Tal Lanka Hotels  vs.  Pan Asia Banking

 Performance 
       Timeline  
Tal Lanka Hotels 

Risk-Adjusted Performance

9 of 100

 
Weak
 
Strong
OK
Compared to the overall equity markets, risk-adjusted returns on investments in Tal Lanka Hotels are ranked lower than 9 (%) of all global equities and portfolios over the last 90 days. Despite somewhat weak basic indicators, Tal Lanka sustained solid returns over the last few months and may actually be approaching a breakup point.
Pan Asia Banking 

Risk-Adjusted Performance

30 of 100

 
Weak
 
Strong
Strong
Compared to the overall equity markets, risk-adjusted returns on investments in Pan Asia Banking are ranked lower than 30 (%) of all global equities and portfolios over the last 90 days. Despite somewhat weak basic indicators, Pan Asia sustained solid returns over the last few months and may actually be approaching a breakup point.

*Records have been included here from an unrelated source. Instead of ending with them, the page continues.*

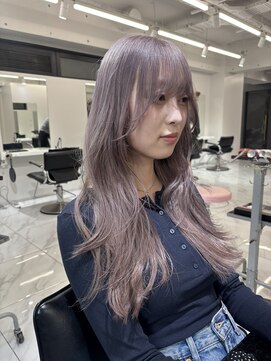 ランテルディ 渋谷(LANTERDIT) ラベンダーグレージュ ブリーチ2回 韓国レイヤーカット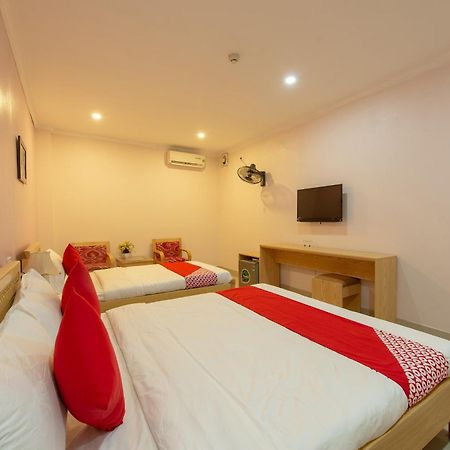 Capital O 417 Truong Son Hotel هانوي المظهر الخارجي الصورة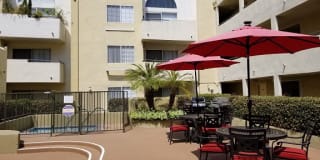 Burbank Village Apartments Gallery 17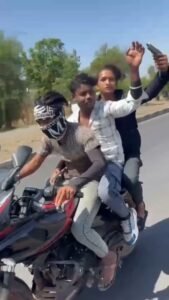 रीलबाज़ी का खौफनाक अंत,120 की रफ्तार, हाथ में पिस्टल लाइटर और पलक झपकते बुझ गए 3 घरों के चिराग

Tal Lanka and Pan Asia Volatility Contrast

   Predicted Return Density   
       Returns  

Pair Trading with Tal Lanka and Pan Asia

The main advantage of trading using opposite Tal Lanka and Pan Asia positions is that it hedges away some unsystematic risk. Because of two separate transactions, even if Tal Lanka position performs unexpectedly, Pan Asia can make up some of the losses. Pair trading also minimizes risk from directional movements in the market. For example, if an entire industry or sector drops because of unexpected headlines, the short position in Pan Asia will offset losses from the drop in Pan Asia's long position.
The idea behind Tal Lanka Hotels and Pan Asia Banking pairs trading is to make the combined position market-neutral, meaning the overall market's direction will not affect its win or loss (or potential downside or upside). This can be achieved by designing a pairs trade with two highly correlated stocks or equities that operate in a similar space or sector, making it possible to obtain profits through simple and relatively low-risk investment.
Check out your portfolio center.
Note that this page's information should be used as a complementary analysis to find the right mix of equity instruments to add to your existing portfolios or create a brand new portfolio. You can also try the Positions Ratings module to determine portfolio positions ratings based on digital equity recommendations. Macroaxis instant position ratings are based on combination of fundamental analysis and risk-adjusted market performance.